Die Erde bebt und es erschallt eine mächtige Explosion.
Die Augen aller Anwesenden wenden sich zum Himmel, den der schwarze Rauch, der aus den Schächten quillt, bedeckt.
Einige Frauen beginnen zu weinen.
Die Frau mit dem weißen Kopftuch, die vor kurzen noch so redselig war, sinkt zu Boden. Und Barbora begreift, dass auf nichts mehr zu warten ist. Es kam die Zeit [nadešel čas], sich mit den Toten zu treffen, denn unten ist niemand am Leben geblieben.
Sie bricht zu dem hölzernen Vordach auf und untersucht dort mit den Augen die liegenden Gesichter, geschwärzt vom Staub und verkohlt vom Feuer. Sie sucht und geht sie durch [přeje si], um sie nicht zu finden.
Sie findet.
Karel hat den Mund weit offen und die Augen zum schwarzen Himmel aufgerissen. Als ob er noch nach Luft schnappt, als ob er immer noch nicht glaubt, dass ihn die giftigen Gase nicht ersticken.
Als ob er wüsste, dass wenn er stürbe, seine Mutter über ihn versteinert stehen würde und ebenso sterben möchte.
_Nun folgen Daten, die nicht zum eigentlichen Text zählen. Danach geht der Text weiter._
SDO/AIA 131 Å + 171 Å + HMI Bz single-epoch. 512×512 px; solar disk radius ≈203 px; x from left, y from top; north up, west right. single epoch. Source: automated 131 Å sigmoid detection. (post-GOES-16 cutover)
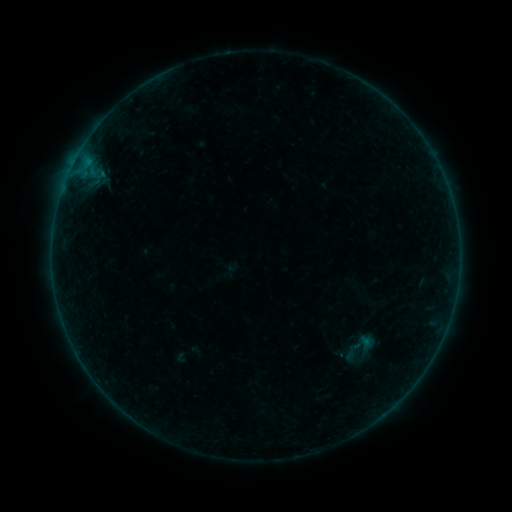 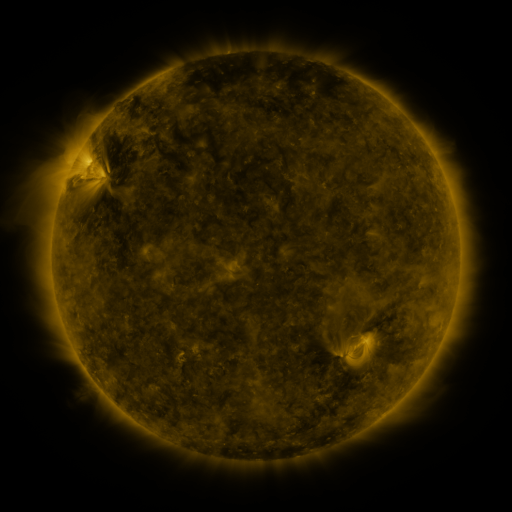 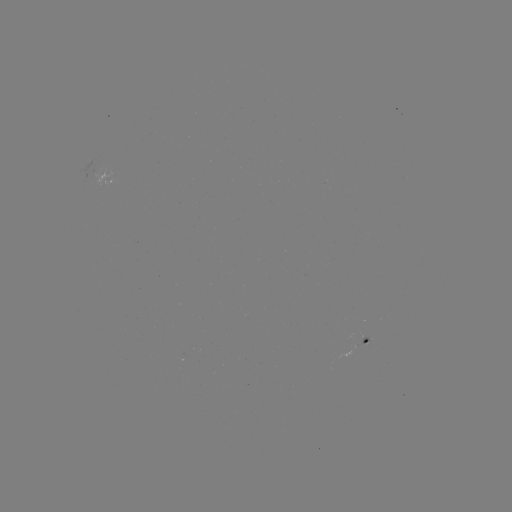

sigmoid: <bbox>345, 341, 363, 359</bbox>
Barbora steht lange versteinert da und möchte schreien und möchte sterben, aber nicht eins von den beiden Sachen kann sie tun, und so sinkt sie stattdessen zu Boden, vergräbt die Finger in der herabgefallenen Flugasche und schaut die blauen Augen ihres Sohnes an.
Die Welt ist verschwunden.
Erst nach einem langen Augenblick heben sie die Hände von irgendjemanden hinauf und irgendeine Stimme sagt, dass sie nach Hause gehen soll.
„Ich warte noch auf Pawel,“ versucht sie sich diesen Händen zu entwinden.
„Wenn er überlebt hat, ist er schon daheim, wenn er nicht überlebt hat, hat es keinen Sinn zu warten.“ Die Lapidarität der Mitteilung bringt sie wieder auf die Beine. Sie geht nach Hause, wie es von ihr verlangt wird, und ahnt überhaupt noch nicht, dass sie Pawel niemals finden werden. Sie wird ihn nicht in ein Grab legen können, denn sein Grab wurde der Schacht, wo er mehr als ein Viertel Jahrhundert Kohle abgebaut hat.